§ WRITTEN EXERCISE:
Arrange every line of the records below as a Markdown table with the columns "Row" and "Line," numbering the rows in order and omitting blank lines.

§ Saved entries:
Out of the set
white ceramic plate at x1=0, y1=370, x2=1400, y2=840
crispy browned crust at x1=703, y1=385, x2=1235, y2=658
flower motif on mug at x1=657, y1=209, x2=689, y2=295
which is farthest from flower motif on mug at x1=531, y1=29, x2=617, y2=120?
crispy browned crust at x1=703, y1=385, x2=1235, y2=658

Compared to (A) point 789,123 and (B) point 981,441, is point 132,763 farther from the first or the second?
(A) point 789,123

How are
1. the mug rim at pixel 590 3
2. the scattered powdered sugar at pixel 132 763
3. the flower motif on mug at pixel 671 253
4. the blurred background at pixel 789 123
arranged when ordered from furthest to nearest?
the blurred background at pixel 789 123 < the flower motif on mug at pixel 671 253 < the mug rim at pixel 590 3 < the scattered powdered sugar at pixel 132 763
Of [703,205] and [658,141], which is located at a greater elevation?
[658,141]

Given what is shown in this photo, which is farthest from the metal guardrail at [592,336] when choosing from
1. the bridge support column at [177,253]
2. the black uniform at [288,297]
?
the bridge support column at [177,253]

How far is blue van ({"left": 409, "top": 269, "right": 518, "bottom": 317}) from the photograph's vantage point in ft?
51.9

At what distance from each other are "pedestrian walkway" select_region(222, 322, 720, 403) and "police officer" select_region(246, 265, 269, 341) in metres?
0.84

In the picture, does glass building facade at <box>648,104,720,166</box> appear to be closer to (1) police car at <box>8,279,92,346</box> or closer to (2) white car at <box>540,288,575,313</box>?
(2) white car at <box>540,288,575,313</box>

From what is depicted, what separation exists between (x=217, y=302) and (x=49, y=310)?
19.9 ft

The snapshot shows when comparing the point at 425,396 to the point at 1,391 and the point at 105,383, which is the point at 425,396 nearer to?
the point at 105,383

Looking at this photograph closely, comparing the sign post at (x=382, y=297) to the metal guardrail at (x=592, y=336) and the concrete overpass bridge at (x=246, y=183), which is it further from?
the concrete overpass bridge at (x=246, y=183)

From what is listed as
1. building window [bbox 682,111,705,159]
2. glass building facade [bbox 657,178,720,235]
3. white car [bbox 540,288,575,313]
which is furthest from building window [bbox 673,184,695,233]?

§ RESPONSE TO THE TASK:
| Row | Line |
|---|---|
| 1 | Out of the set |
| 2 | white ceramic plate at x1=0, y1=370, x2=1400, y2=840 |
| 3 | crispy browned crust at x1=703, y1=385, x2=1235, y2=658 |
| 4 | flower motif on mug at x1=657, y1=209, x2=689, y2=295 |
| 5 | which is farthest from flower motif on mug at x1=531, y1=29, x2=617, y2=120? |
| 6 | crispy browned crust at x1=703, y1=385, x2=1235, y2=658 |
| 7 | Compared to (A) point 789,123 and (B) point 981,441, is point 132,763 farther from the first or the second? |
| 8 | (A) point 789,123 |
| 9 | How are |
| 10 | 1. the mug rim at pixel 590 3 |
| 11 | 2. the scattered powdered sugar at pixel 132 763 |
| 12 | 3. the flower motif on mug at pixel 671 253 |
| 13 | 4. the blurred background at pixel 789 123 |
| 14 | arranged when ordered from furthest to nearest? |
| 15 | the blurred background at pixel 789 123 < the flower motif on mug at pixel 671 253 < the mug rim at pixel 590 3 < the scattered powdered sugar at pixel 132 763 |
| 16 | Of [703,205] and [658,141], which is located at a greater elevation? |
| 17 | [658,141] |
| 18 | Given what is shown in this photo, which is farthest from the metal guardrail at [592,336] when choosing from |
| 19 | 1. the bridge support column at [177,253] |
| 20 | 2. the black uniform at [288,297] |
| 21 | ? |
| 22 | the bridge support column at [177,253] |
| 23 | How far is blue van ({"left": 409, "top": 269, "right": 518, "bottom": 317}) from the photograph's vantage point in ft? |
| 24 | 51.9 |
| 25 | At what distance from each other are "pedestrian walkway" select_region(222, 322, 720, 403) and "police officer" select_region(246, 265, 269, 341) in metres? |
| 26 | 0.84 |
| 27 | In the picture, does glass building facade at <box>648,104,720,166</box> appear to be closer to (1) police car at <box>8,279,92,346</box> or closer to (2) white car at <box>540,288,575,313</box>? |
| 28 | (2) white car at <box>540,288,575,313</box> |
| 29 | From what is depicted, what separation exists between (x=217, y=302) and (x=49, y=310)? |
| 30 | 19.9 ft |
| 31 | The snapshot shows when comparing the point at 425,396 to the point at 1,391 and the point at 105,383, which is the point at 425,396 nearer to? |
| 32 | the point at 105,383 |
| 33 | Looking at this photograph closely, comparing the sign post at (x=382, y=297) to the metal guardrail at (x=592, y=336) and the concrete overpass bridge at (x=246, y=183), which is it further from? |
| 34 | the concrete overpass bridge at (x=246, y=183) |
| 35 | From what is listed as |
| 36 | 1. building window [bbox 682,111,705,159] |
| 37 | 2. glass building facade [bbox 657,178,720,235] |
| 38 | 3. white car [bbox 540,288,575,313] |
| 39 | which is furthest from building window [bbox 673,184,695,233]? |